→ **EXCERPTED TEXT**:

— Begin —

[patch] sched: Fix smp nice induced group scheduling load distribution woes

From: Mike Galbraith
Date: Wed Apr 27 2016 - 03:09:59 EST


On Mon, 2016-04-25 at 11:18 +0200, Mike Galbraith wrote:
> On Sun, 2016-04-24 at 09:05 +0200, Mike Galbraith wrote:
> > On Sat, 2016-04-23 at 18:38 -0700, Brendan Gregg wrote:
> >
> > > The bugs they found seem real, and their analysis is great
> > > (although
> > > using visualizations to find and fix scheduler bugs isn't new),
> > > and it
> > > would be good to see these fixed. However, it would also be
> > > useful to
> > > double check how widespread these issues really are. I suspect
> > > many on
> > > this list can test these patches in different environments.
> >
> > Part of it sounded to me very much like they're meeting and
> > "fixing"
> > SMP group fairness...
>
> Ew, NUMA boxen look like they could use a hug or two. Add a group of
> one hog to compete with a box wide kbuild, ~lose a node.

sched: Fix smp nice induced group scheduling load distribution woes

On even a modest sized NUMA box any load that wants to scale
is essentially reduced to SCHED_IDLE class by smp nice scaling.
Limit niceness to prevent cramming a box wide load into a too
small space. Given niceness affects latency, give the user the
option to completely disable box wide group fairness as well.

time make -j192 modules on a 4 node NUMA box..

Before:
root cgroup
real 1m6.987s 1.00

cgroup vs 1 groups of 1 hog
real 1m20.871s 1.20

cgroup vs 2 groups of 1 hog
real 1m48.803s 1.62

Each single task group receives a ~full socket because the kbuild
has become an essentially massless object that fits in practically
no space at all. Near perfect math led directly to far from good
scaling/performance, a "Perfect is the enemy of good" poster child.

After "Let's just be nice enough instead" adjustment, single task
groups continued to sustain >99% utilization while competing with
the box sized kbuild.

cgroup vs 2 groups of 1 hog
real 1m8.151s 1.01 192/190=1.01

Good enough works better.. nearly perfectly in this case.

Signed-off-by: Mike Galbraith <umgwanakikbuit@xxxxxxxxx>
---
kernel/sched/fair.c | 22 ++++++++++++++++++----
kernel/sched/features.h | 3 +++
2 files changed, 21 insertions(+), 4 deletions(-)

Index: linux-2.6/kernel/sched/fair.c
===================================================================
--- linux-2.6.orig/kernel/sched/fair.c
+++ linux-2.6/kernel/sched/fair.c
@@ -2464,17 +2464,28 @@ static inline long calc_tg_weight(struct

static long calc_cfs_shares(struct cfs_rq *cfs_rq, struct task_group *tg)

— End —

Write out the passage of the scheduler patch between "Index: linux-2.6/kernel/sched/fair.c" and "struct task_group *tg)", inclusive. The records have no connection to the kernel scheduler patch above them.

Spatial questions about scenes
— Begin —

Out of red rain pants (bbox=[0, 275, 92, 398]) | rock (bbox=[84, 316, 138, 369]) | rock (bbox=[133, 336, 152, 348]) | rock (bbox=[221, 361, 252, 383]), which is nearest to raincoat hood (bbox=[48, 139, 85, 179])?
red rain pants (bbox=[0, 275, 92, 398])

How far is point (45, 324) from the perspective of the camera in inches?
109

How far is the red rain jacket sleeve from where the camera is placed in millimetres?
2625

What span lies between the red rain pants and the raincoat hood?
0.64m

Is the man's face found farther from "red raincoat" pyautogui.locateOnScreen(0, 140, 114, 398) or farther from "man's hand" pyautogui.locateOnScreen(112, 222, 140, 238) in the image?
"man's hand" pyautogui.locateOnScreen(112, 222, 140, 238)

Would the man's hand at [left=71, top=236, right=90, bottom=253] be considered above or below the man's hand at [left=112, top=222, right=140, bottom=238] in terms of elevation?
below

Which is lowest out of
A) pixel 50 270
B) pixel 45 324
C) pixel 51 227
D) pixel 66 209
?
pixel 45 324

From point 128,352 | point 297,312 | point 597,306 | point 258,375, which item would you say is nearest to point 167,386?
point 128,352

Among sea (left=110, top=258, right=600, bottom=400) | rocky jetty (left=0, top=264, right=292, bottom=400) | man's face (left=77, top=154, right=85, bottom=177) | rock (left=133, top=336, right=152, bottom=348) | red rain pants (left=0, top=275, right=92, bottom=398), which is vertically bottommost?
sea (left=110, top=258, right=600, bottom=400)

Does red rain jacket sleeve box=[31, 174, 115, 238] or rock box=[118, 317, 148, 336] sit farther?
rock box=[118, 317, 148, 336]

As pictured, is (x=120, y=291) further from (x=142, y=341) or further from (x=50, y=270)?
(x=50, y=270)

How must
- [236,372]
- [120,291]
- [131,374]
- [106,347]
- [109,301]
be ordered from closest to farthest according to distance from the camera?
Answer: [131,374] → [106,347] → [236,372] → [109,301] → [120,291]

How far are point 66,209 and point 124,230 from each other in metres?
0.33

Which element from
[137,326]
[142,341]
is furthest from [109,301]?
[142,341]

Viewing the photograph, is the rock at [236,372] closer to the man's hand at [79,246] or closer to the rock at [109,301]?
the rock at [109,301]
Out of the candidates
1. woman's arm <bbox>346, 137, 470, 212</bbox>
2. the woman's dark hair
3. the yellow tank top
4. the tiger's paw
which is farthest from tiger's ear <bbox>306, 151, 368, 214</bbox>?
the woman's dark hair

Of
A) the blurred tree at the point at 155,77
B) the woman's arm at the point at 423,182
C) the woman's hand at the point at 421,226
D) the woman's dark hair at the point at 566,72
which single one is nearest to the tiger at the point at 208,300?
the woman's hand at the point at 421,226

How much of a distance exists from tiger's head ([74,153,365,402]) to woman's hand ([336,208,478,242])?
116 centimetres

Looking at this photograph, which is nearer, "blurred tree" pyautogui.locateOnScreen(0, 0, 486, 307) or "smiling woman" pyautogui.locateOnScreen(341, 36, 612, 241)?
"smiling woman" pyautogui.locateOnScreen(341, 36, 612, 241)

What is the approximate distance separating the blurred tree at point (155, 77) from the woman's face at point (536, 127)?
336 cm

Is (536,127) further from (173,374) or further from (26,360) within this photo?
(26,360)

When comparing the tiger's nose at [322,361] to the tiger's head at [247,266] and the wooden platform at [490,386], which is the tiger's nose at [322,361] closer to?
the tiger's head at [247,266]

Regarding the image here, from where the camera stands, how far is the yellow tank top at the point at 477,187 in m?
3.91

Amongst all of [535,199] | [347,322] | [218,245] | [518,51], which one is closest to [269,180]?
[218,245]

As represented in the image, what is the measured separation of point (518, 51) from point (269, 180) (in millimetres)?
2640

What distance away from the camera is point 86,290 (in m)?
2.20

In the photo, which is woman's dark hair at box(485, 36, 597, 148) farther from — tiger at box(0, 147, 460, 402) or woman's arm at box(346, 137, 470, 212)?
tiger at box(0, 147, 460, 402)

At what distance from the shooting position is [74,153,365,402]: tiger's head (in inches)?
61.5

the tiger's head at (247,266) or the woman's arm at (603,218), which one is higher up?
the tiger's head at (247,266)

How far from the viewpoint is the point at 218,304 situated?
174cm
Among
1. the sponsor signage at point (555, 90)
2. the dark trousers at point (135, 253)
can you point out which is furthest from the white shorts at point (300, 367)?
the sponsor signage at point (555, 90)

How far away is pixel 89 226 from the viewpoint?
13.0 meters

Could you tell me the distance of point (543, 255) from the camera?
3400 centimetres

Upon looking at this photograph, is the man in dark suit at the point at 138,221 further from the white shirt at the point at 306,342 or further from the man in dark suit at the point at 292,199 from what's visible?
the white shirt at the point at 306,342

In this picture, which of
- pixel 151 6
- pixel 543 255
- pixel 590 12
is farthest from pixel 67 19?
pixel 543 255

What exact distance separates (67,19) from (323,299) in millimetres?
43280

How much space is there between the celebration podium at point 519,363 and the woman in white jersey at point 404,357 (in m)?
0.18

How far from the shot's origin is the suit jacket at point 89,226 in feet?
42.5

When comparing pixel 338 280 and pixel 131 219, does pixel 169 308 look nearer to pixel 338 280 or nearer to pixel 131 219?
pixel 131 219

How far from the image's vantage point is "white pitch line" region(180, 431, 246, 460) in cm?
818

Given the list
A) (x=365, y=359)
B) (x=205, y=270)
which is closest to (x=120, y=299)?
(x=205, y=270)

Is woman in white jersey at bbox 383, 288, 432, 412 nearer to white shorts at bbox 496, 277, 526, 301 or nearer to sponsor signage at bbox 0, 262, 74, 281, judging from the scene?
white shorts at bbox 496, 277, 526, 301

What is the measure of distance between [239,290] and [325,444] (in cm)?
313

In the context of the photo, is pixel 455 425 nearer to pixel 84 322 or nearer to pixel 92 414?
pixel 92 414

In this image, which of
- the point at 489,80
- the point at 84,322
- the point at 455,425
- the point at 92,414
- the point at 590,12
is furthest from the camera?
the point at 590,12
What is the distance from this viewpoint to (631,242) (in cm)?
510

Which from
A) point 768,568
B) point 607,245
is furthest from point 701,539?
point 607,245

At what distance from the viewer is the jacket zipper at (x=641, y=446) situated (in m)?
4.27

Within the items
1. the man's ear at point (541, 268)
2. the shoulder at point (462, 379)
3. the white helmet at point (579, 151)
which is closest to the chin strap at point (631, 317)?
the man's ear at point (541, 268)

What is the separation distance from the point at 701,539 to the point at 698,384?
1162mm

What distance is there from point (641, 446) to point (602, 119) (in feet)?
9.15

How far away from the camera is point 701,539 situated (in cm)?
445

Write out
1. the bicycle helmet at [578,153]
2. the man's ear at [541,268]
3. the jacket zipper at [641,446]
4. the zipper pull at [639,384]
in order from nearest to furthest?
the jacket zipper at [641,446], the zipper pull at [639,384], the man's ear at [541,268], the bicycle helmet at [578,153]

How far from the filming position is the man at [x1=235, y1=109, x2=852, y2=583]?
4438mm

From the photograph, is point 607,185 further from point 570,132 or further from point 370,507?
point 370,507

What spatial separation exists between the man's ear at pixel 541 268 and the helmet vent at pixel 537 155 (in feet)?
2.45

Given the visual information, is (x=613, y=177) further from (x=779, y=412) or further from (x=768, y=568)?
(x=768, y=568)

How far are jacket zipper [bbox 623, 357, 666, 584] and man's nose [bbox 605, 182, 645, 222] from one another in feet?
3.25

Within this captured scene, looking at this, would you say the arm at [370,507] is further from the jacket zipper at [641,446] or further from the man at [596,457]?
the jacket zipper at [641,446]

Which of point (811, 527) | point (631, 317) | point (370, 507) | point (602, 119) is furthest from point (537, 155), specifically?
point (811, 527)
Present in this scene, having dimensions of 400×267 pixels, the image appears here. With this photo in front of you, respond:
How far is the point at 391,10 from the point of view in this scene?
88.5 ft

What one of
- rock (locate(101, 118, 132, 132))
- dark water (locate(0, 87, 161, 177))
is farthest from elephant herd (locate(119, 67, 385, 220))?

— End —

→ **TASK SOLUTION**:
Index: linux-2.6/kernel/sched/fair.c
===================================================================
--- linux-2.6.orig/kernel/sched/fair.c
+++ linux-2.6/kernel/sched/fair.c
@@ -2464,17 +2464,28 @@ static inline long calc_tg_weight(struct

static long calc_cfs_shares(struct cfs_rq *cfs_rq, struct task_group *tg)